Sure big.LITTLE chips have been around for a while. But my understanding is the instruction set is identical between the cores, they just operate at different speeds. That in itself must be a fun balancing act for the scheduler.
To clarify my concerns (I haven't dug in to the specific instruction set differences):
Assume the main core supports AVX2 and the smaller cores don't. Which core do you execute the code on? Which one will get you the best performance per watt? How do you account for that in the OS scheduler? What do you want to optimise for?
If your code is compiled for AVX2, it'll fail on the small cores unless it does continuous runtime checking (which is expensive, but given processes can migrate between cores, presumably necessary).
It's not so much the speeds that differ, but the micro-architecture. The big cores are typically out-of-order cores with a large amount of cache, to get as many instructions as possible per cycle.

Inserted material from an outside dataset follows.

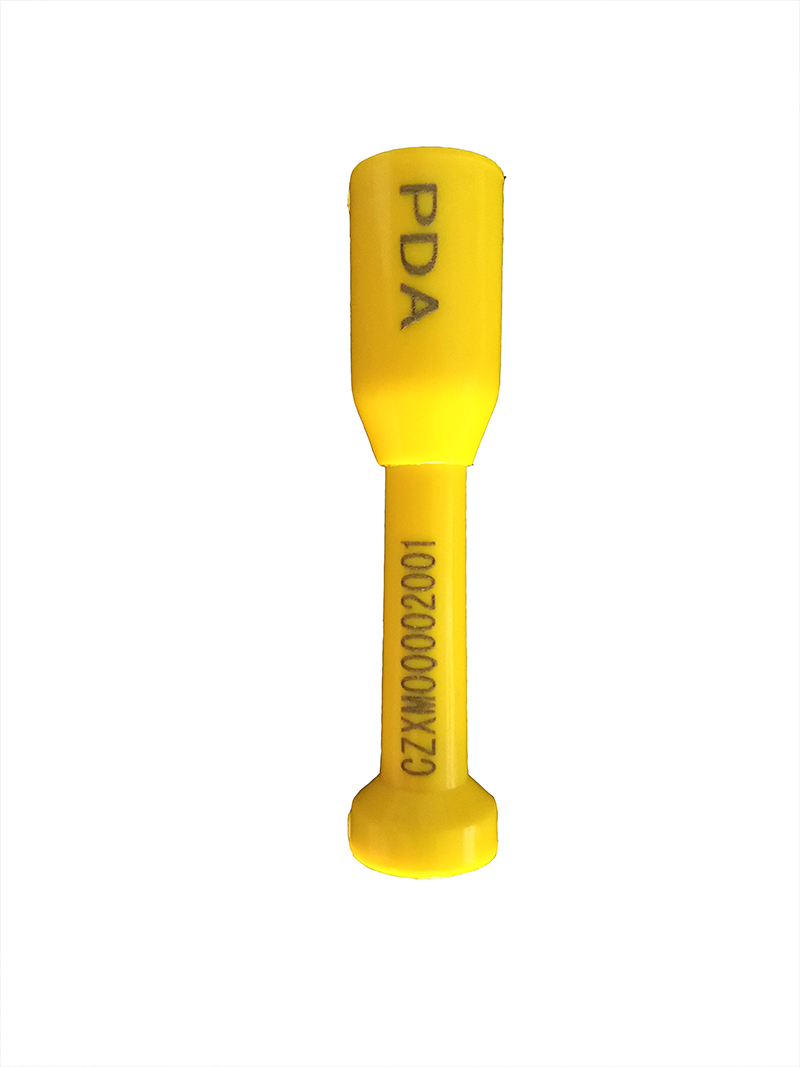 Уплотнение болта грузовика с высокой степенью защиты High Security Truck Bolt Seal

The SMALL cores are in-order cores with a small amount of cache. These have a lower IPC, but they also use much less energy per instruction compared to the big cores.
You do the same with fp. First floating point instruction traps and the process is then flagged as needing fp. This is then used in the context switch to also include fp instructions.

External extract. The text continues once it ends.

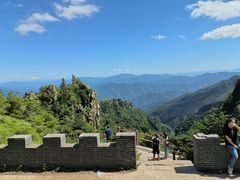-牛背梁国家森林公园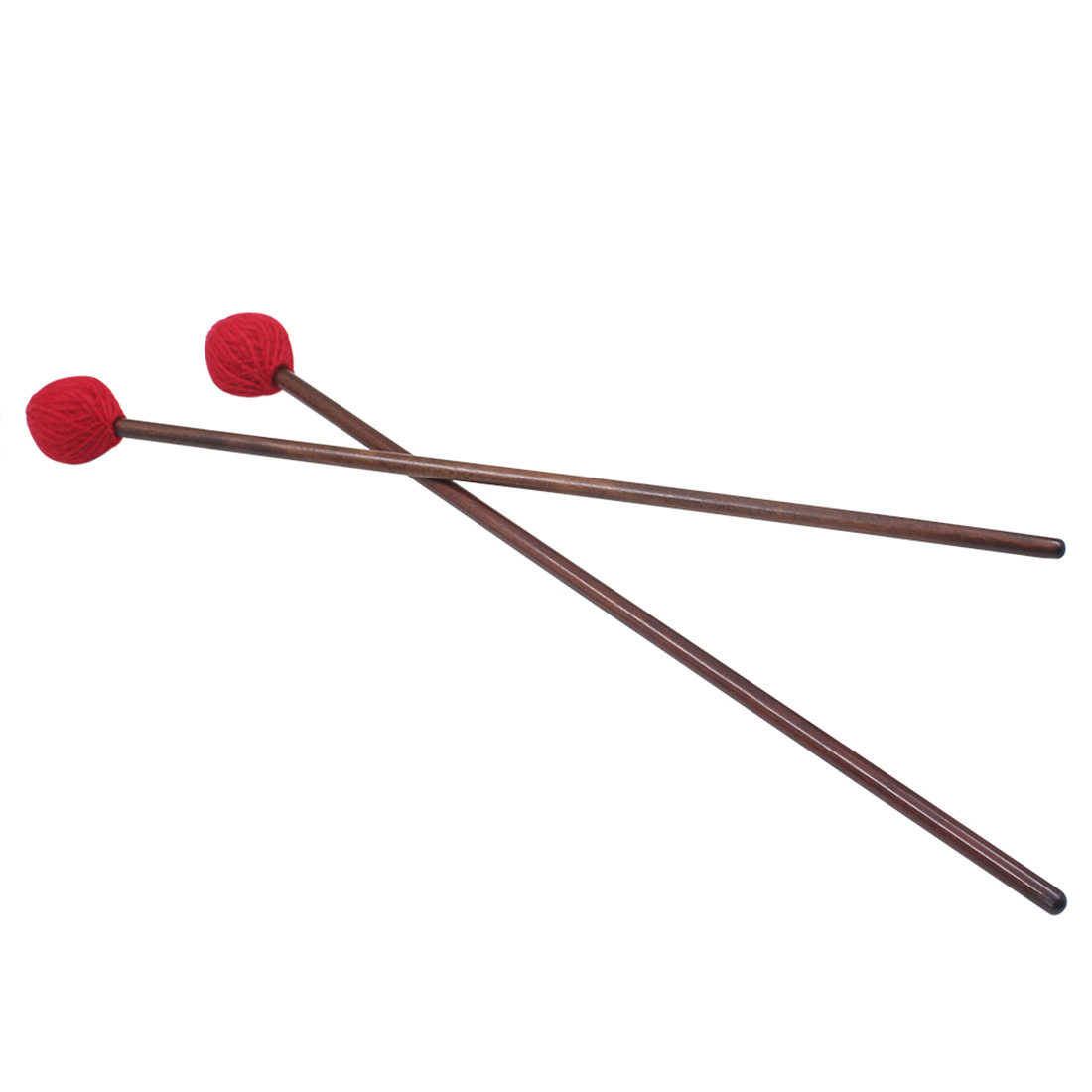 诗享 防滑型马林巴槌 馬林巴锤 木琴槌 枫木杆 藤子杆毛线头包邮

The advantage is you avoid storing fp registers unless you are going to use them.
That flag could easily determine what you can run where.
As mentioned in your link, that's ultimately against ARM's requirements for big.LITTLE and was due to buggy Samsung patches. A fixed kernel only exposes the subset of features available on all CPUs.
How does the scheduler know which process will use CPU instructions that the small cores don't support? Will it just try it out and then move the process to the higher support core if it detects an error?
>How does the scheduler know which process will use CPU instructions that the small cores don't support?
I don't see that as required? If you catch the illegal instruction signal that CPUs throw you can just run it on the other CPU since the instruction counter would not have incremented. There's a delay in the catch and retry on the other CPU but i don't see the big deal here?
I once ran into the same sort of issue with this very chip, in that the little A55 cores supported half-float compute, while the big Mongoose cores didn't. Seriously a pain.
To clarify my concerns (I haven't dug in to the specific instruction set differences):
Assume the main core supports AVX2 and the smaller cores don't. Which core do you execute the code on? Which one will get you the best performance per watt? How do you account for that in the OS scheduler? What do you want to optimise for?
If your code is compiled for AVX2, it'll fail on the small cores unless it does continuous runtime checking (which is expensive, but given processes can migrate between cores, presumably necessary).